I'll spin a new version "KVM: nVMX: Allow L1 to use 5-level page walks for
nested EPT" to incorporate this patch and tack on a follow-up to remove
kvm_mmu_extended_role.cr4_la57.

> Signed-off-by: Sean Christopherson <sean.j.christopherson@xxxxxxxxx>
> ---
> arch/x86/kvm/mmu/mmu.c | 35 ++++++++++++++++++-----------------
> 1 file changed, 18 insertions(+), 17 deletions(-)
>
> diff --git a/arch/x86/kvm/mmu/mmu.c b/arch/x86/kvm/mmu/mmu.c
> index c4e0b97f82ac..80b21b7cf092 100644
> --- a/arch/x86/kvm/mmu/mmu.c
> +++ b/arch/x86/kvm/mmu/mmu.c
> @@ -215,17 +215,6 @@ struct kvm_shadow_walk_iterator {
> unsigned index;
> };
>
> -static const union kvm_mmu_page_role mmu_base_role_mask = {
> - .cr0_wp = 1,
> - .gpte_is_8_bytes = 1,
> - .nxe = 1,
> - .smep_andnot_wp = 1,
> - .smap_andnot_wp = 1,
> - .smm = 1,
> - .guest_mode = 1,
> - .ad_disabled = 1,
> -};
> -
> #define for_each_shadow_entry_using_root(_vcpu, _root, _addr, _walker) \
> for (shadow_walk_init_using_root(&(_walker), (_vcpu), \
> (_root), (_addr)); \
> @@ -4919,7 +4908,6 @@ static void init_kvm_tdp_mmu(struct kvm_vcpu *vcpu)

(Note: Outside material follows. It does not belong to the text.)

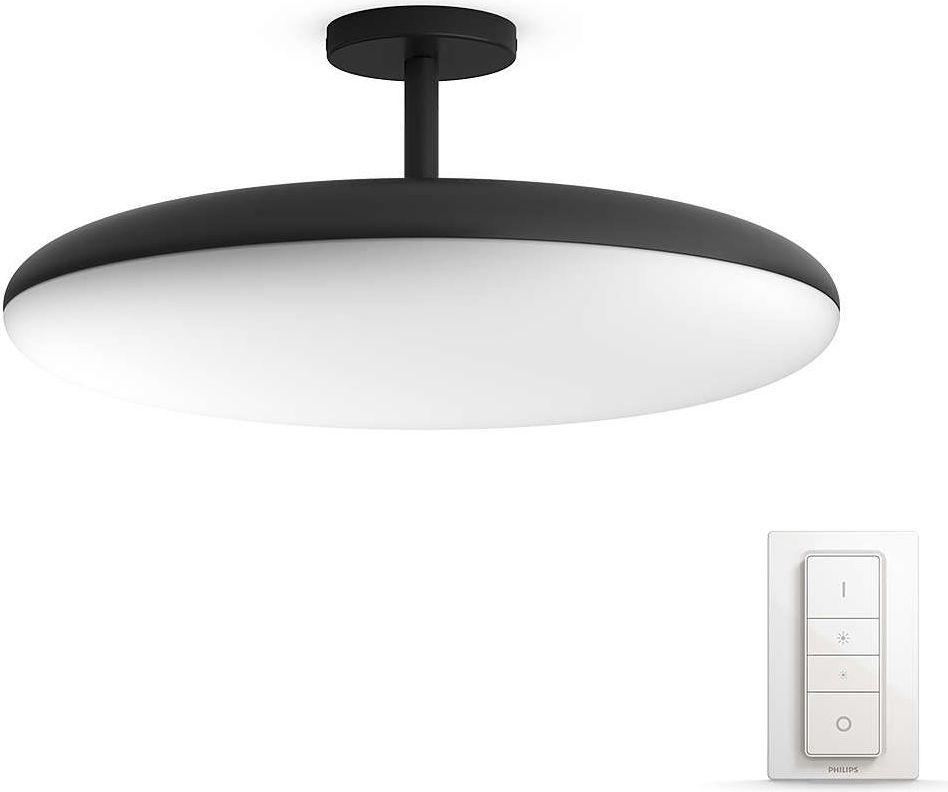 Lampa sufitowa Philips 1xLED (8718696162712) 1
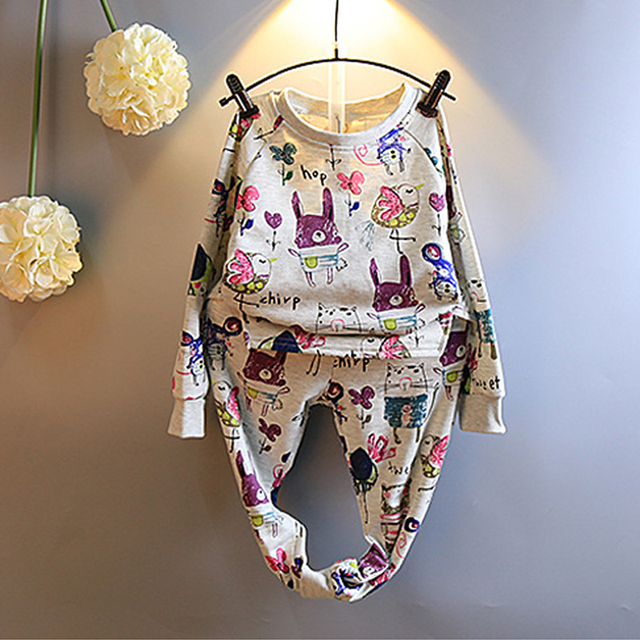 Baby Girl Autumn New Arrival Clothing Cartoon Printing Set Long Sleeve T-shirt Top+Full Length Pants Casual Design Kids Clothes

> union kvm_mmu_role new_role =
> kvm_calc_tdp_mmu_root_page_role(vcpu, false);
>
> - new_role.base.word &= mmu_base_role_mask.word;
> if (new_role.as_u64 == context->mmu_role.as_u64)
> return;
>
> @@ -4991,7 +4979,6 @@ void kvm_init_shadow_mmu(struct kvm_vcpu *vcpu)
> union kvm_mmu_role new_role =
> kvm_calc_shadow_mmu_root_page_role(vcpu, false);
>
> - new_role.base.word &= mmu_base_role_mask.word;
> if (new_role.as_u64 == context->mmu_role.as_u64)
> return;
>
> @@ -5048,7 +5035,6 @@ void kvm_init_shadow_ept_mmu(struct kvm_vcpu *vcpu, bool execonly,
>
> __kvm_mmu_new_cr3(vcpu, new_eptp, new_role.base, false);
>
> - new_role.base.word &= mmu_base_role_mask.word;
> if (new_role.as_u64 == context->mmu_role.as_u64)
> return;
>
> @@ -5089,7 +5075,6 @@ static void init_kvm_nested_mmu(struct kvm_vcpu *vcpu)
> union kvm_mmu_role new_role = kvm_calc_mmu_role_common(vcpu, false);
> struct kvm_mmu *g_context = &vcpu->arch.nested_mmu;
>
> - new_role.base.word &= mmu_base_role_mask.word;
> if (new_role.as_u64 == g_context->mmu_role.as_u64)
> return;
>
> @@ -5328,6 +5313,22 @@ static u64 *get_written_sptes(struct kvm_mmu_page *sp, gpa_t gpa, int *nspte)
> return spte;
> }
>
> +/*
> + * Ignore various flags when determining if a SPTE can be immediately
> + * overwritten for the current MMU.
> + * - level: explicitly checked in mmu_pte_write_new_pte(), and will never
> + * match the current MMU role, as MMU's level tracks the root level.
> + * - access: updated based on the new guest PTE
> + * - quadrant: handled by get_written_sptes()
> + * - invalid: always false (loop only walks valid shadow pages)
> + */
> +static const union kvm_mmu_page_role role_ign = {
> + .level = 0xf,
> + .access = 0x7,
> + .quadrant = 0x3,
> + .invalid = 0x1,
> +};
> +
> static void kvm_mmu_pte_write(struct kvm_vcpu *vcpu, gpa_t gpa,
> const u8 *new, int bytes,
> struct kvm_page_track_notifier_node *node)
> @@ -5383,8 +5384,8 @@ static void kvm_mmu_pte_write(struct kvm_vcpu *vcpu, gpa_t gpa,
> entry = *spte;
> mmu_page_zap_pte(vcpu->kvm, sp, spte);
> if (gentry &&
> - !((sp->role.word ^ base_role)
> - & mmu_base_role_mask.word) && rmap_can_add(vcpu))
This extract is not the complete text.